Born O'Neil Bryan, the 29-year-old Elephant Man has been a creative force in the Jamaican dance-hall underground for several years. He mixes light Caribbean pop -- the real "ya man!" stuff with the calypso drums and pretty harmonies, demonstrated best on album opener "Pon De River, Pon De Blank" -- with a skeletal hip-hop framework and a playfully manic toasting style that appropriates modern street hip-hop. His music is purposely minimal, consisting of handclaps, blips, stuttering drum machine noise and the occasional acoustic guitar; he doesn't even attempt the smooth lover-man routine of R&B dance-hall success Sean Paul. The arrangements on Good 2 Go, the artist's new album, are meant only to highlight Elephant Man's electrifying, if unintelligible, vocals. And like American rappers these days, Elephant Man can't help but lift the cheesiest of cultural references. The use of the melody from Survivor's "Eye of the Tiger" on the corny-as-hell "Fan Dem Off" suggests this guy watched screenings of Rocky III more than a few times as a kid in Kingston, Jamaica.

Despite Good 2 Go's inherent multiculturalism, none of this is unique on U.S. shores. Elephant Man's style has dominated urban radio for the better part of a year. This album should make the influence of dance-hall's goofy booty-bumping charm on Southern crunk music crystal clear -- Good 2 Go's great "Jook Gal (Wine Wine)" rides a swinging old-school beat by crunkmeister Lil' Jon himself. And while Missy Elliott doesn't make a cameo appearance, you expect her to at any time; her recent This Is Not a Test! offers what amounts to a second-rate impersonation of Elephant Man, with the skitter-patter-bang and the vocal gibberish (matched at one point against a guesting, gibbering Elephant Man) to compete.

In a black-music world rife with appropriation, it's good to know there's at least a place for the source material. Watch this year for Elephant Man to reunite with his muse near the top of the singles charts.

## Dataset content
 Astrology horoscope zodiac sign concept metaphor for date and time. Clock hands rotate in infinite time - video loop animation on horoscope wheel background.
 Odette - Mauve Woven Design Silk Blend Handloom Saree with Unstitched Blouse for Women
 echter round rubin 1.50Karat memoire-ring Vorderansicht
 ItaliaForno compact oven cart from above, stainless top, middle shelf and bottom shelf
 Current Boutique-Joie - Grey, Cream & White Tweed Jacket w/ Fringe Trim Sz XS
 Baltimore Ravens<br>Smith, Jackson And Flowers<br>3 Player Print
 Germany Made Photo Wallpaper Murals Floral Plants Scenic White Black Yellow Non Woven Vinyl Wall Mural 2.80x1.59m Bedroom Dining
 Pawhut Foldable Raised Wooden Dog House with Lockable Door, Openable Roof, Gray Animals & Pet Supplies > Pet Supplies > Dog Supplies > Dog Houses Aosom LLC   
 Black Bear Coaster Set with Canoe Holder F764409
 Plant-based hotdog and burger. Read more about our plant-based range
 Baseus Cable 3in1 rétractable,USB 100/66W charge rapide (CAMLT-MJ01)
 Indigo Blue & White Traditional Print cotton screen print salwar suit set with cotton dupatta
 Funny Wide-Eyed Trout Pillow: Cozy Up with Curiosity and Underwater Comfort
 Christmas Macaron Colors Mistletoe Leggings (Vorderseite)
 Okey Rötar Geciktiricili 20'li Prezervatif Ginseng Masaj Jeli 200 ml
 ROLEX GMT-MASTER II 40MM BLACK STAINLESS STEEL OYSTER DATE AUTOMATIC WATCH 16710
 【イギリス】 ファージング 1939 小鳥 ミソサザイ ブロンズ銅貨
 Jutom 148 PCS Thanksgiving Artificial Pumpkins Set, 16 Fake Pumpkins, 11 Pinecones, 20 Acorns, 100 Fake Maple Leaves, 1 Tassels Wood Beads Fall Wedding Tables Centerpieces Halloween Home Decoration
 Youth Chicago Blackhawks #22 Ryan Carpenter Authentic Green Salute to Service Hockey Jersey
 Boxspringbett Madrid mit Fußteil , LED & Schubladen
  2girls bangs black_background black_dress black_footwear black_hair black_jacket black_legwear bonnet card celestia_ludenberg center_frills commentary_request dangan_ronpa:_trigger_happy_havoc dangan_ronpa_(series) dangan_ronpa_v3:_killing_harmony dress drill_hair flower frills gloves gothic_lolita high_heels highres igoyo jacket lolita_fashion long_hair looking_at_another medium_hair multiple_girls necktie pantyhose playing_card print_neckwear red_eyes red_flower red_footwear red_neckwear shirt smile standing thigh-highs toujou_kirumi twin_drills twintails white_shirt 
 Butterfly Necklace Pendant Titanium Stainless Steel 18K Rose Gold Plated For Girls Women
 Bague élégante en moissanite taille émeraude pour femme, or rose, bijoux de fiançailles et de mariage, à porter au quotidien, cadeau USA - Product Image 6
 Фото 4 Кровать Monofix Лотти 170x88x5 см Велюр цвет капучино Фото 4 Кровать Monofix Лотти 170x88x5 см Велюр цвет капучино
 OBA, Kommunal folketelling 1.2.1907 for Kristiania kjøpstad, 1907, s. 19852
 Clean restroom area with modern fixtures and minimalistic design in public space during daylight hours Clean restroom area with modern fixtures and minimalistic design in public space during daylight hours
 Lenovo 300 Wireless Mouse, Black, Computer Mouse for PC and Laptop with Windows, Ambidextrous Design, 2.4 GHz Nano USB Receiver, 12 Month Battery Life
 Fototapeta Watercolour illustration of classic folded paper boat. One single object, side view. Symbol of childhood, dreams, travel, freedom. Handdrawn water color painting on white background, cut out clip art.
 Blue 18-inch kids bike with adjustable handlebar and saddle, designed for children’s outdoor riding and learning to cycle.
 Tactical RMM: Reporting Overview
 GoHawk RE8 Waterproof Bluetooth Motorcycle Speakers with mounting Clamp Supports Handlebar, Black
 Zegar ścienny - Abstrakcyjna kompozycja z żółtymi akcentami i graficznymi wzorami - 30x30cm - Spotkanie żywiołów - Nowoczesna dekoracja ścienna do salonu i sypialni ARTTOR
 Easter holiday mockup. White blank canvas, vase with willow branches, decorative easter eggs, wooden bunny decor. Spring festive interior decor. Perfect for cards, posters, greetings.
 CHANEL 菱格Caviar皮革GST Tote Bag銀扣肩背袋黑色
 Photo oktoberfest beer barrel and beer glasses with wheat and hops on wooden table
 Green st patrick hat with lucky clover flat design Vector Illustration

## Requirement
Please reproduce the passage of the Good 2 Go review word for word, starting with "Despite Good 2" and going on through "Man) to compete.".

## Written solution
Despite Good 2 Go's inherent multiculturalism, none of this is unique on U.S. shores. Elephant Man's style has dominated urban radio for the better part of a year. This album should make the influence of dance-hall's goofy booty-bumping charm on Southern crunk music crystal clear -- Good 2 Go's great "Jook Gal (Wine Wine)" rides a swinging old-school beat by crunkmeister Lil' Jon himself. And while Missy Elliott doesn't make a cameo appearance, you expect her to at any time; her recent This Is Not a Test! offers what amounts to a second-rate impersonation of Elephant Man, with the skitter-patter-bang and the vocal gibberish (matched at one point against a guesting, gibbering Elephant Man) to compete.